This method is also generally easy to apply when the portfolio is divided into subgroups (historical loss rates for the applicable segment would be applied against the segment). For example, historical loss rates by credit score band could be tracked and applied to the outstanding balance of each band on the date of evaluation. The portfolio could be segmented many ways, including behavior score or vintage (age). Other advantages are that the data needs are relatively modest.

A weakness in this approach is that it assumes that future loss rates will be similar to historical experience. The judgmental nature of the process also introduces potential bias if forecasters rely on longer-run averages when conditions are deteriorating and on short-run trends at the earliest signs of recovery, either of which results in lower loss estimates.

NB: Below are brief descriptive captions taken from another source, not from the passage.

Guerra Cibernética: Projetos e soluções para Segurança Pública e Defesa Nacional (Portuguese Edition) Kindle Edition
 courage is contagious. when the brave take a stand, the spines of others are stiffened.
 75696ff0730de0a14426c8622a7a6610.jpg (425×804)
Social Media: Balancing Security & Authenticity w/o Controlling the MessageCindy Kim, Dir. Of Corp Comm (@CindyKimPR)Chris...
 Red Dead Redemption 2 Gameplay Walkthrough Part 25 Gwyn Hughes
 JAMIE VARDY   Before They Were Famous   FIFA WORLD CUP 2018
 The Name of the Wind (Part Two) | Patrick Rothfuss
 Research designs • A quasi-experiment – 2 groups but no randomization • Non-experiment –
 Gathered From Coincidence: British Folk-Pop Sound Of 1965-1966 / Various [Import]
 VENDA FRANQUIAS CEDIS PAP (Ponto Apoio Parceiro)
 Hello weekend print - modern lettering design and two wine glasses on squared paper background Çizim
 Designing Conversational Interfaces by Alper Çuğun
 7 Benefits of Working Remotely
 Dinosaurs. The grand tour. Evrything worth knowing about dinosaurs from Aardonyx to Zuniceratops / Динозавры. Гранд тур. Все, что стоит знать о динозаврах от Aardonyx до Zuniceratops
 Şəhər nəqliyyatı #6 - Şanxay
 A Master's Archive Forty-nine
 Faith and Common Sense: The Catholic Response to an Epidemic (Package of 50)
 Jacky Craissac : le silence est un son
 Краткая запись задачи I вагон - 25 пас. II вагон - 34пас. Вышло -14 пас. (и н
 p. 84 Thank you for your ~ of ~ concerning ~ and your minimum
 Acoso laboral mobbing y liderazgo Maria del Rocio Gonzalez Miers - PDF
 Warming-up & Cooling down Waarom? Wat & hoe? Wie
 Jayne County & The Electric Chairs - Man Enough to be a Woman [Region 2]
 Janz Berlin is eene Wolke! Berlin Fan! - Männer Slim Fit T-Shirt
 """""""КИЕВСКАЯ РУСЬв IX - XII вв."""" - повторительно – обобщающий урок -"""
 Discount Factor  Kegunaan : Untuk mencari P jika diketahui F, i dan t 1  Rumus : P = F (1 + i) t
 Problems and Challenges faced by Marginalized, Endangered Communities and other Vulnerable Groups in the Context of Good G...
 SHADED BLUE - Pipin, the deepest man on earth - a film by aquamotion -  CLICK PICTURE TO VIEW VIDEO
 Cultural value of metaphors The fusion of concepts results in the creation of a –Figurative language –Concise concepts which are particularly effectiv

Examiners should assess management's use of averages to ascertain the impact that the selected averaging periods may have on the level of allowances.

Vintage Analysis
With vintage analysis, projected losses are determined based upon the age of accounts. This approach helps to eliminate the distortion caused by rapid growth and the credit card loss curve. Typically, only nominal losses are incurred during the first six months after a vintage is booked. However, months 7 through 9 often have the highest loss rates, followed by a gradual declining trend in months 10 through 15. A lot of vintages reach some sort of stabilized loss rate somewhere around month 18. Thus, accounts that will be aging through the highest point of the loss curve in the near future would probably require the highest allocation while accounts in the later vintages would normally require lower allocations. Loss curves vary depending on the quality of underlying accounts and should be reviewed on a case-by-case basis. Normally prime portfolios experience peak losses later than subprime portfolios.

Patterns or curves are generally predictive for future vintages, provided adjustments are made for changes in underwriting criteria, line increases, economic conditions, and so forth. Examiners should assess management's practices for adjusting loss estimates promptly when the performances of new vintages deviate markedly from past curves and trajectories or if other changes, either internal or external, occur.

Regression Analysis
Regression analysis uses national economic data such as unemployment and bankruptcy rates, the retail sales to personal income ratio, and the consumer debt-to-income ratio. The models also use internal data such as behavior score distributions and delinquency rates. The information is synthesized by trained statisticians to forecast loss rates. However, before employing a loss estimation model that is based on regression analysis, management should evaluate and modify, as needed, the model's assumptions to ensure that the resulting loss estimate is consistent with GAAP. In order to demonstrate consistency with GAAP, banks that use loss estimation models typically document the evaluation, the conclusions regarding the appropriateness of estimating loan losses with a model or other loss estimation tool, and the support for adjustments to the model or its results. Because of the complexity of the models and the need for highly-trained personnel, regression analysis is not widely used.

Portfolio Liquidation Method (or Payment Turnover Method)
The portfolio liquidation or payment turnover method calculates an allowance amount equal to estimated charge-offs over the estimated average life of the credit card portfolio balance. Management uses one or more of the other common methods to calculate estimated credit losses for the next 12 months. It then adjusts the figure downward based upon its assumption that the average life of a credit card balance is less than 12 months. If a bank is using turnover to support an allowance level significantly below a 12 month equivalent, examiners should carefully review the related documentation. Turnover is not directly addressed by GAAP or regulatory guidelines, and careful consideration should be given to the factors discussed in the Considerations to Accompany the Methodology section.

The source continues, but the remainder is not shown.